Hi Alan,
I agree that it's a problem, and a very obvious problem.
I think Toby's former startup
Notion has some of the right ideas, although they're hiding their hand a bit so as to not scare people off right away.
I can't do it. The web is a dead end, screens and GUIs are dead ends. I don't want anything to do with them anymore, I see them the same way that some people might have seen "time-shared teletype terminals" in another era. I made a vow about half a year ago that I would never design anything for a screen again, and while I reneged a bit for the essay, I want to start getting serious next year.
I gave a little speech at the opening ceremonies for the lab two years ago, and said that I didn't want the lab to be a bunch of people sitting around staring at text on their laptop screens. But that's what it is, and it's gotten more and more frustrating. I don't want this to be another Interval Research, where we bring together smart people and nothing happens because they don't have the leverage of a new way of working.

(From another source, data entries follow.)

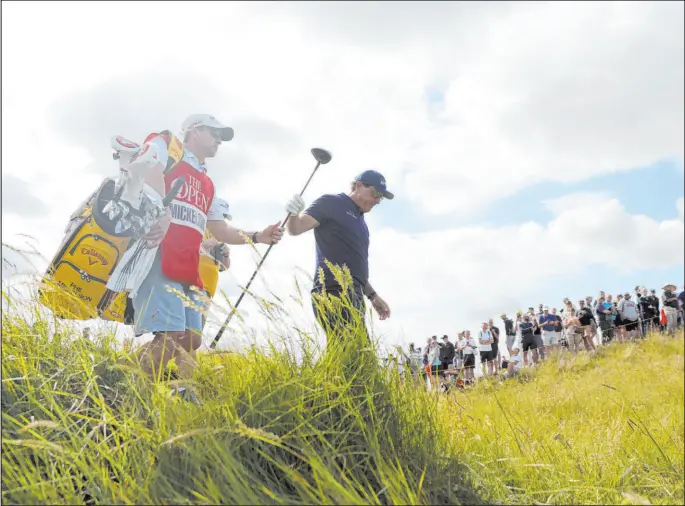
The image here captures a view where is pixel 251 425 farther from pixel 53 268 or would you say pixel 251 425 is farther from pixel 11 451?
pixel 53 268

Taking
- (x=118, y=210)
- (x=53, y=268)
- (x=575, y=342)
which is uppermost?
(x=118, y=210)

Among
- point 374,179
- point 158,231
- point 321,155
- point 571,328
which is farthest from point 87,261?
point 571,328

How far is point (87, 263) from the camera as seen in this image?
3.14m

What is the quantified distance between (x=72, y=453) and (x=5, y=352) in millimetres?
1122

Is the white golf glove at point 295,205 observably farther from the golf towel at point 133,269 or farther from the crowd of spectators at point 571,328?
the crowd of spectators at point 571,328

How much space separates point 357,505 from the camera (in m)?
1.60

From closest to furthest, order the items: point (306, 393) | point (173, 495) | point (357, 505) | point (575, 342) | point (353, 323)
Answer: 1. point (357, 505)
2. point (173, 495)
3. point (306, 393)
4. point (353, 323)
5. point (575, 342)

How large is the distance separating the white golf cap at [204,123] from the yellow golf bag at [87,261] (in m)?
0.63

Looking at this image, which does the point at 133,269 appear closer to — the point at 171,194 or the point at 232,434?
the point at 171,194

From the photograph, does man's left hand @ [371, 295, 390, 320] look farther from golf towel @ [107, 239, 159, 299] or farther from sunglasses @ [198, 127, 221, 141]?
golf towel @ [107, 239, 159, 299]

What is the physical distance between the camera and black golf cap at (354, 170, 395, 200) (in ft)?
14.4

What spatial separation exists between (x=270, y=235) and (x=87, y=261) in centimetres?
120

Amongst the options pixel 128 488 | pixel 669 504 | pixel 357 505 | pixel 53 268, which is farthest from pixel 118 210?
pixel 669 504

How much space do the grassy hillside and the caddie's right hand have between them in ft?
2.00
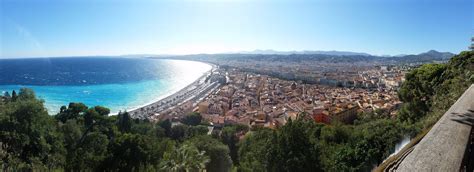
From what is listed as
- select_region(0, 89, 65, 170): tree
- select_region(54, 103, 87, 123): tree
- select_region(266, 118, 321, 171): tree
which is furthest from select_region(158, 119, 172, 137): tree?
select_region(266, 118, 321, 171): tree

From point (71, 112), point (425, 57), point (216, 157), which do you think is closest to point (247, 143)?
point (216, 157)

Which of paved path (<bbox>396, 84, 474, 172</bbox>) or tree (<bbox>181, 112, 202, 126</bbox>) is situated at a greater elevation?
paved path (<bbox>396, 84, 474, 172</bbox>)

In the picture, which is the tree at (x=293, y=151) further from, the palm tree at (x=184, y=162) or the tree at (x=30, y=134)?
the tree at (x=30, y=134)

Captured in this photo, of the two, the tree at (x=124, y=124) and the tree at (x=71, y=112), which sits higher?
the tree at (x=71, y=112)

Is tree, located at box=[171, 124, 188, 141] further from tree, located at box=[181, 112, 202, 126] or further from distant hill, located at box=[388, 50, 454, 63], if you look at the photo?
distant hill, located at box=[388, 50, 454, 63]

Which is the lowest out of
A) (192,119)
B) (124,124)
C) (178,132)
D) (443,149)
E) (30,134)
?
(192,119)

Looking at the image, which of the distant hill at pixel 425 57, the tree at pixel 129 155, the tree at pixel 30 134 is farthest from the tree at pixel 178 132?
the distant hill at pixel 425 57

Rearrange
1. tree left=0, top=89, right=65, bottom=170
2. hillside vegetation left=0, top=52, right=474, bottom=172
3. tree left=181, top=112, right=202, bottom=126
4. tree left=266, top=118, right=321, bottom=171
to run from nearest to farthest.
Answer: hillside vegetation left=0, top=52, right=474, bottom=172
tree left=266, top=118, right=321, bottom=171
tree left=0, top=89, right=65, bottom=170
tree left=181, top=112, right=202, bottom=126

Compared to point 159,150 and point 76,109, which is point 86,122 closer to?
point 76,109

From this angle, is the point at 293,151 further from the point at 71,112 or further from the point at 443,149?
the point at 71,112
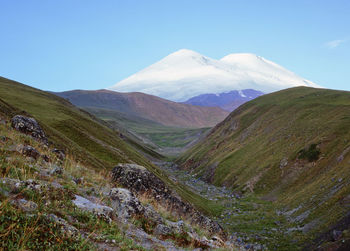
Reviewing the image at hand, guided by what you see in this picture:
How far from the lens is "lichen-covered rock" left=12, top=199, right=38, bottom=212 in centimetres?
771

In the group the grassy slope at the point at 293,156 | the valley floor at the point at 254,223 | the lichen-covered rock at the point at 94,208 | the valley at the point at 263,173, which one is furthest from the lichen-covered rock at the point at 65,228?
the grassy slope at the point at 293,156

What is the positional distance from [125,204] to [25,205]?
16.3ft

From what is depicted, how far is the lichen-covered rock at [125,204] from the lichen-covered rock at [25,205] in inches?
156

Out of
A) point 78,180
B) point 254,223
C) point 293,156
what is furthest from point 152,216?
point 293,156

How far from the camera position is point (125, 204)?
1223cm

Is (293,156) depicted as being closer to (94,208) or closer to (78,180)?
(78,180)

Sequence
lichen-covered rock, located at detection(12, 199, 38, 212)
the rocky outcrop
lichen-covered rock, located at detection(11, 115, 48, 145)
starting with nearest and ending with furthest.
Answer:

I need to spend 2016 building a spatial computing environment that's good enough for people to throw away their laptops and live and work in it exclusively, and where we can throw out all the layers of cruft and (literally) see and understand the entire system from top to bottom. ************************
I think that the prototypes over the last year have been helpful in giving me a vague idea of what the system might look like. But while the current system is sort of "built in itself", there's a lot of cheating, and it's nowhere good enough for exclusive use, or to compete with laptops. I need to start over, get a team together, and get this right next year.

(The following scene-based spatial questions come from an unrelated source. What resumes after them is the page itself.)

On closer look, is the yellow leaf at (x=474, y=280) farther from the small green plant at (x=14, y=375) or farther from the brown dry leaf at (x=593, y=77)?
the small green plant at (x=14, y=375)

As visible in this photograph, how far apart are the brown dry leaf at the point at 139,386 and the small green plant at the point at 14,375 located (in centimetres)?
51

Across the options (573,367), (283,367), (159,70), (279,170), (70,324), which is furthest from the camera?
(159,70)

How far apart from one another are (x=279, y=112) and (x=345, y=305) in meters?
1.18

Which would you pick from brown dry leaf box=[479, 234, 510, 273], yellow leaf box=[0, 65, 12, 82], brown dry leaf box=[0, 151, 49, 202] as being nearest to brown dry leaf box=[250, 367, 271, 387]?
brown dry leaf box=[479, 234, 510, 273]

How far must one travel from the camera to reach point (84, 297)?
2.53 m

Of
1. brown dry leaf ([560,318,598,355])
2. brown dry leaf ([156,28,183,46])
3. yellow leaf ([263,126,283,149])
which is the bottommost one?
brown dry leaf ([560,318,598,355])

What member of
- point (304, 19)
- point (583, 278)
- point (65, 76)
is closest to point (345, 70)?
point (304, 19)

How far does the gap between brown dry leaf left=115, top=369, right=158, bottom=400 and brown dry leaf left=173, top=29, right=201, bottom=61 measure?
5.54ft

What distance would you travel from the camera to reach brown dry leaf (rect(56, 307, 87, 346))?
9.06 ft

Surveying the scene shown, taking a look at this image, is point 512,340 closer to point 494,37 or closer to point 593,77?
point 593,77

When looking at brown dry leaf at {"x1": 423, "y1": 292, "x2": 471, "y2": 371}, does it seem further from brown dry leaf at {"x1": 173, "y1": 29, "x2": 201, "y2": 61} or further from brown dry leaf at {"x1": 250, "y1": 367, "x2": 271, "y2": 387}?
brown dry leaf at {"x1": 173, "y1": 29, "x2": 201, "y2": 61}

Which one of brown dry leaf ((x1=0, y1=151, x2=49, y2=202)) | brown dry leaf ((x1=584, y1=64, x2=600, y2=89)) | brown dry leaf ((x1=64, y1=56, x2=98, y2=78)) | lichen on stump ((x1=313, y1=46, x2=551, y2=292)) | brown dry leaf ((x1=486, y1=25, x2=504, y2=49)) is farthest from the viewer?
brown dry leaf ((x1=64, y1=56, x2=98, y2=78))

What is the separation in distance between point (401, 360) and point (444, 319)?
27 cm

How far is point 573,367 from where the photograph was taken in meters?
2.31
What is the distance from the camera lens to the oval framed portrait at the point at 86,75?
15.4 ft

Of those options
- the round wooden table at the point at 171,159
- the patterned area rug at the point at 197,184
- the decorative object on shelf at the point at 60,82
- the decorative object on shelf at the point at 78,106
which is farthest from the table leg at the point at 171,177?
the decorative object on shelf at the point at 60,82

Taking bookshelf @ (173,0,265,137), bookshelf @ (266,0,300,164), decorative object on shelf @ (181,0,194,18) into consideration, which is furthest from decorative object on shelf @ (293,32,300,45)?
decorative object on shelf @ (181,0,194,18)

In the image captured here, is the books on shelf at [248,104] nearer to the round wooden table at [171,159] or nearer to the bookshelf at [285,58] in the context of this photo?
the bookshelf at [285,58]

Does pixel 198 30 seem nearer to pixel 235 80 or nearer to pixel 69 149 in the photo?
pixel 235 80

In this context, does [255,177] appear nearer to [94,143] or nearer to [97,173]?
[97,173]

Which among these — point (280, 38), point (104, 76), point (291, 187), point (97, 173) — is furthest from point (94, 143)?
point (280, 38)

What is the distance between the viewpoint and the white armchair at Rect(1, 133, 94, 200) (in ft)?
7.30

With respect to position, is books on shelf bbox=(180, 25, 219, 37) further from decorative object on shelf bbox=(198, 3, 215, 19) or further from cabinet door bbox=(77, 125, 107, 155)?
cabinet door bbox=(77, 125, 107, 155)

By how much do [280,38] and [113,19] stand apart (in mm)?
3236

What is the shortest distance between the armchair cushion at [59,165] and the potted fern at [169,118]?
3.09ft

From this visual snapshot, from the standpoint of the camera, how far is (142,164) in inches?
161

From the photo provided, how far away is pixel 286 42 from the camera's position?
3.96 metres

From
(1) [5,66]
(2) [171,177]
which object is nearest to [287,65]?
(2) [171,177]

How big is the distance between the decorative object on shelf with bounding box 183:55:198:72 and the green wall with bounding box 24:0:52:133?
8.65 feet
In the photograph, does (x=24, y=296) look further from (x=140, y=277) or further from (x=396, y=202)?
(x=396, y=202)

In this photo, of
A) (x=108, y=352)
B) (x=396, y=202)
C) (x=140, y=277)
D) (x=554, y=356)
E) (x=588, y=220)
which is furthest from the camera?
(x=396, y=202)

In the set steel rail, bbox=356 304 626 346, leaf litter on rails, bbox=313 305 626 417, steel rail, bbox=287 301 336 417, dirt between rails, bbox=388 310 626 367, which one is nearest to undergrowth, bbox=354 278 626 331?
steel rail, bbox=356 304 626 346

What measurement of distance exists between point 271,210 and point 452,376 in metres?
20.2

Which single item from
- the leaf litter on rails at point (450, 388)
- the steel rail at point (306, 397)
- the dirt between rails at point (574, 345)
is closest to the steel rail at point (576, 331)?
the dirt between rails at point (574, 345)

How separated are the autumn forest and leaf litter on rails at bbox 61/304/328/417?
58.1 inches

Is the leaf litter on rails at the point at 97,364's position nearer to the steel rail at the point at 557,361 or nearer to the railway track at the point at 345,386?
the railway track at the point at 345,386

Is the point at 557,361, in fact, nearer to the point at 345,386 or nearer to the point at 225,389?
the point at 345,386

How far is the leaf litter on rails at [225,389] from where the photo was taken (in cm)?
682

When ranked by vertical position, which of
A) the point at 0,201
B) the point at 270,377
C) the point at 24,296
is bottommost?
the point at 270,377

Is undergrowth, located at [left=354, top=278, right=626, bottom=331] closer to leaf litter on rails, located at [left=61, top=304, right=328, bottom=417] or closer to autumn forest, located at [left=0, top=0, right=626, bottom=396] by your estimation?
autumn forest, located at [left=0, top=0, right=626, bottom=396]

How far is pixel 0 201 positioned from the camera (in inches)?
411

On Dec 2, 2015, at 5:31 AM, Alan Kay wrote:
Hi Bret
Various members of CDG (especially including you) -- and elsewhere -- occasionally put out "authorings" -- usually as a web page -- that use nice combinations of media: excellent rhetoric employing text, images, animations, interactive objects, and sometimes actual opportunities for "readers" to "understand by writing" to add programmatic explorations of their own.

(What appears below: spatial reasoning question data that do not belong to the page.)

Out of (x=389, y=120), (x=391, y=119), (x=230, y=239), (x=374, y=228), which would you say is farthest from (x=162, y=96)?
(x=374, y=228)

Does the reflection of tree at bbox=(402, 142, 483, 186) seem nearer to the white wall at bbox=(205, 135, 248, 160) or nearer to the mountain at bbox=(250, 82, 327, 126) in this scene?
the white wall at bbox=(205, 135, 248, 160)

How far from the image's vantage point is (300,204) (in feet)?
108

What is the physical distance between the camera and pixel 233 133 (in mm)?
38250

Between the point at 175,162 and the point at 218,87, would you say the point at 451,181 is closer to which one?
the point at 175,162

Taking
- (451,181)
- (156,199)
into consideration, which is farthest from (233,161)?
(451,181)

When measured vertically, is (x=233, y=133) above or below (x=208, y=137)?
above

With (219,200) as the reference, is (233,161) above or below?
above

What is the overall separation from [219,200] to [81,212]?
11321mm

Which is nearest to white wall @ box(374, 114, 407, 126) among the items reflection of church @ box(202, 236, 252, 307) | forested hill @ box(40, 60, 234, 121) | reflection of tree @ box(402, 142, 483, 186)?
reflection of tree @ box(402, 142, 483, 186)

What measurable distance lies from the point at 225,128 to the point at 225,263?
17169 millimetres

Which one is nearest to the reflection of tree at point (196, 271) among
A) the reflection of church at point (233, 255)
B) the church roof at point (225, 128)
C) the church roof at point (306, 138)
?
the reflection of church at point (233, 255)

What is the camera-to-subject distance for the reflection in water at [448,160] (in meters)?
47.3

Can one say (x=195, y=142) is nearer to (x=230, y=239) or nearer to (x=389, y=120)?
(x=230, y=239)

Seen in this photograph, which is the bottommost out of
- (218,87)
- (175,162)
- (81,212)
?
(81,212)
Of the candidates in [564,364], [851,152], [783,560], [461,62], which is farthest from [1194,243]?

But there is no real authoring system for potential *writers*. This seems way out of sorts for 2015 given that there are actually more than enough resources in the standard browsers to make a good authoring system. And it's also out of sorts with regard to the "living lab" benefits for CDG. In any past era -- RAND, Engelbart, Parc, etc. -- such a group of talents would band together to make an authoring tool both for research purposes but also one robust enough to be used for day to day work and progress.
This is a "smaller" project than a new programming language for "everything" -- it addresses the kind of active media that has already found a nice balance in the world of expressing ideas. It does require a programming language to be invented, and the design could be a nice first pass at a more comprehensive design effort.
To pick two top talents that could be combined to do the main design on one hand and the main implementation on the other, I would offer up the names -- Bret Victor and Alex Warth ... And there are others in CDG who would be good to include as well.
What do you think? (It could also be a good topic for the Jan 9th "advance"!)